Subsequent Events: The Partnership’s management evaluated subsequent events through the time this Quarterly Report on Form 10-Q was filed.

 

Net Loss per Limited Partnership Unit: Net loss per limited partnership unit is computed by dividing net loss allocated to the limited partners by the number of units outstanding at the beginning of the fiscal year. The number of units used was 342,759 and 342,763 for the three and nine months ended September 30, 2011 and 2010, respectively.

 

Organization: On July 28, 2011, the Partnership entered into an agreement and plan of merger (the “Merger Agreement”) with AIMCO Properties, L.P., a Delaware limited partnership, and AIMCO CCP IV Merger Sub LLC, a Delaware limited liability company of which AIMCO Properties, L.P. is the sole member (the “Merger Subsidiary”), pursuant to which the Merger Subsidiary will be merged with and into the Partnership, with the Partnership as the surviving entity.

 

In the merger, each unit of limited partnership interest (each, a “Unit”) of the Partnership outstanding immediately prior to the consummation of the merger (other than Units held by limited partners who perfect their appraisal rights pursuant to the Merger Agreement) will be converted into the right to receive, at the election of the limited partner, either (i) $57.44 in cash (the “Cash Consideration”) or (ii) a number of partnership common units of AIMCO Properties, L.P. calculated by dividing $57.44 by the average closing price of Aimco common stock, as reported on the New York Stock Exchange, over the ten consecutive trading days ending on the second trading day immediately prior to the effective time of the merger.
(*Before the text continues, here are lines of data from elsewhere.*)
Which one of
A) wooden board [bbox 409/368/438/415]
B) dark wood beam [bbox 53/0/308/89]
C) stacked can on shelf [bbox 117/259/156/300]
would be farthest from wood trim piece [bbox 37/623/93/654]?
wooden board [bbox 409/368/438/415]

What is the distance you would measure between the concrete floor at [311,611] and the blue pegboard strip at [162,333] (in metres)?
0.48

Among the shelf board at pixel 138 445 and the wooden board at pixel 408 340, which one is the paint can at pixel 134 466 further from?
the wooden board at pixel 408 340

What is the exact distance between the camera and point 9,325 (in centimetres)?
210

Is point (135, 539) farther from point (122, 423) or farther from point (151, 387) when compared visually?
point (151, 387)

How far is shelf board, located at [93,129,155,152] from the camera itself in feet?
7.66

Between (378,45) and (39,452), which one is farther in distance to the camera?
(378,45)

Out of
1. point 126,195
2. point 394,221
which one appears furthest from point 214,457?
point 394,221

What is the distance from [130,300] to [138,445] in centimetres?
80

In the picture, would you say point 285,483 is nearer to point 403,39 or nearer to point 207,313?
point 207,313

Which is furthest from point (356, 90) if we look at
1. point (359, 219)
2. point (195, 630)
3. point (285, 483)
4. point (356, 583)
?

However, if AIMCO Properties, L.P. determines that the law of the state or other jurisdiction in which a limited partner resides would prohibit the issuance of partnership common units of AIMCO Properties, L.P. in that state or other jurisdiction (or that registration or qualification in that state or jurisdiction would be prohibitively costly), then such limited partner will only be entitled to receive the Cash Consideration for each Unit. Those limited partners who do not make an election will be deemed to have elected to receive the Cash Consideration.

 

In the merger, AIMCO Properties, L.P.’s membership interest in the Merger Subsidiary will be converted into Units of the Partnership. As a result, after the merger, AIMCO Properties, L.P. will be the sole limited partner of the Partnership, holding all outstanding Units. CEI will continue to be the general partner of the Partnership after the merger, and the Partnership’s partnership agreement in effect immediately prior to the merger will remain unchanged after the merger.

 

Completion of the merger is subject to certain conditions, including approval by a majority in interest of the limited partners holding Units. In addition, the terms of the merger may be modified before the merger is completed. As of September 30, 2011 and December 31, 2010, the Partnership had issued and outstanding 342,759 Units, and AIMCO Properties, L.P. and its affiliates owned 237,778.5 of those Units, or approximately 69.4% of the number of outstanding Units. AIMCO Properties, L.P and its affiliates have indicated that they intend to take action by written consent to approve the merger.